TensorQTL: a GPU-enabled, ultrafast QTL mapper
TensoorQTL leverages general-purpose libraries and graphics processing units (GPUs) to achieve high efficiency of computations at low costR. Using PyTorch or TensorFlow it allows > 200-fold decreases in runtime and ~ 5–10-fold reductions in cost when running on GPUs relative to CPUs.
References:
- Amaro Taylor-Weiner, François Aguet, Nicholas J. Haradhvala, Sager Gosai, Shankara Anand, Jaegil Kim, Kristin Ardlie, Eliezer M. Van Allen and Gad Getz
Scaling computational genomics to millions of individuals with GPUs.

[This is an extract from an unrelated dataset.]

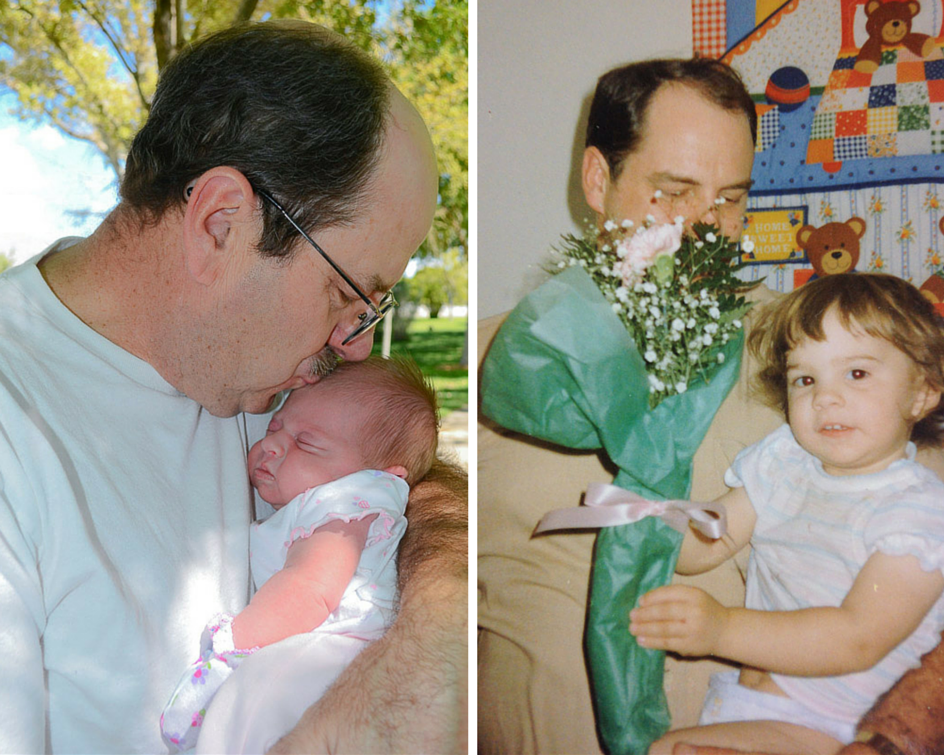 My dad and my little one (left photo) My dad and me (right photo)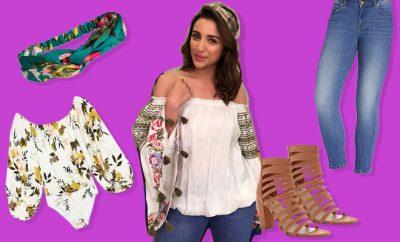 Get The Look-Parineeti Chopra style_Featured_Hauterfly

Genome Biology (2019) 20:228,
Documentation
Important Notes
- Module Name: TensorQTL (see the modules page for more information)
- Singlethreaded
- Unusual environment variables set
- TQTL_HOME installation directory
- TQTL_BIN executable directory
- TQTL_DATA test data directory
- Example files in $TQTL_EXAMPLE
Interactive job
Interactive jobs should be used for debugging, graphics, or applications that cannot be run as batch jobs.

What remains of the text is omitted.